Bringing joy for a quarter of a century: The Washington State History Museum hosts the 25th annual Model Train Festival

TACOMA, Wash – For 25 years, the Washington State History Museum has brought families, friends, and train enthusiasts together with...

TACOMA, Wash – For 25 years, the Washington State History Museum has brought families, friends, and train enthusiasts together with its annual Model Train Festival. Train clubs from the region bring their expansive layouts into the museum and set up on every floor of the building, and the cheerful sights and sounds of tiny trains fill the air, mingling with the excited exclamations of visitors. The 25th anniversary Model Train Festival opens on December 17, 2021, and operates through January 2, 2022, 10 AM-5 PM. Note the museum will be closed on December 24 and 25, and will be open on January 1.

“It’s hard to believe we’ve been doing this for a quarter of a century. That’s a testament to the joy that the Model Train Festival generates. We have folks who came as children and are now bringing their own kids, and those who came as parents and are now back as grandparents, seeing the trains anew through the eyes of the youngest generation,” said Jennifer Kilmer, Washington State Historical Society’s director. “The only year we missed was 2020 due to the COVID pandemic. We are incredibly grateful to bring this event back to the community this year to share some light and happiness,” she added.

One change for 2021 is timed ticketing.
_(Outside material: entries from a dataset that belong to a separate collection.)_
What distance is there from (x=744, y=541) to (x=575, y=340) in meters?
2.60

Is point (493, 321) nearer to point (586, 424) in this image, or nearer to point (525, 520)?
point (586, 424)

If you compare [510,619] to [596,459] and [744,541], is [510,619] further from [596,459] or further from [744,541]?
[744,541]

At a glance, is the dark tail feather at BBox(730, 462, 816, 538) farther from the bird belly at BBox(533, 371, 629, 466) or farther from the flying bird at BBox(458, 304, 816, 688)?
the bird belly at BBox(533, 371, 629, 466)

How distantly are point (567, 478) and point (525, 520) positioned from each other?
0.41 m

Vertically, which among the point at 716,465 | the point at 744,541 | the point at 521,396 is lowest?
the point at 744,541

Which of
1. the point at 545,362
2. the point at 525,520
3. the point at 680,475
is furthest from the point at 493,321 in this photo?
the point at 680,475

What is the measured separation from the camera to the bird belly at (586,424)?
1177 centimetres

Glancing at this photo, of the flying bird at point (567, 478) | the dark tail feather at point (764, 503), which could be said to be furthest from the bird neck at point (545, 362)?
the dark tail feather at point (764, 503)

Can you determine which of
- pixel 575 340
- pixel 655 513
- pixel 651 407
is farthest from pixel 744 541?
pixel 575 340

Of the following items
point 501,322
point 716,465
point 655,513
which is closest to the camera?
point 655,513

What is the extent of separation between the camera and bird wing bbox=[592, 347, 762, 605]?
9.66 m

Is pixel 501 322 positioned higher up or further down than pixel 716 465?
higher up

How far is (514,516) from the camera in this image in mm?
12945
Building capacity is limited to support physical distancing recommendations. WSHS members get free admission, and a members-only night will be held on December 18. General admission visitors can enjoy the event at regular museum rates. The History Museum recommends purchasing tickets in advance, online at www.modeltrainfestival.org/. Remaining tickets will be available daily on-site, as capacity allows.

Seven train clubs will share their expansive, highly detailed model railroads with guests. The museum’s mascot, Seymour History, will make special appearances (see the museum’s website for Seymour’s schedule). New this year, guests can pick up collectable train club trading cards at each layout (and don’t forget the traditional train festival button!). The popular train-themed green screen photo opportunity, as well as a separate snowy train depot setting, will offer multiple backgrounds for capturing holiday memories with smartphones. The museum’s Great Hall of Washington History includes history about the railroads, and guests can also explore two brand new galleries that opened in 2021, along with the rest of the exhibitions in the museum.
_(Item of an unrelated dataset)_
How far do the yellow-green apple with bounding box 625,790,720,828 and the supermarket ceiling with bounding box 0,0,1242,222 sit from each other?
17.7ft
“There’s something magical and nostalgic about trains that resonates with a great number of people. The annual Model Train Festival is a tradition our community really looks forward to, and this 25th anniversary feels extra special. We look forward to welcoming everyone,” said Julianna Verboort, the Historical Society’s marketing and communications director.

Get all the details and book tickets for this event at www.ModelTrainFestival.org.

About The Washington State Historical Society:

The Washington State Historical Society partners with our communities to explore how history connects us all. The Society’s most visible activity, the Washington State History Museum (WSHM) is located in downtown Tacoma on Pacific Avenue. The museum features interactive permanent exhibitions about Washington’s past in the Great Hall, unique rotating exhibitions highlighting the Society’s collections, and dynamic feature exhibitions.

Address: 1911 Pacific Avenue, Tacoma, WA 98402

Hours: 10:00 AM–5:00 PM Tues.-Sun. On the third Thursday of each month: 10:00 AM-8:00 PM, with free admission from 3:00-8:00 PM.

Admission: Free for members; Adults $14; seniors (age 65+), students (age 6-17) and military (with ID) $11; free for children 5 and under; family rate $40 (up to two adults and four children under age 18). Patrons with a Washington Quest card and licensed Washington Foster Parents can attend for $1 per person or $2 per family.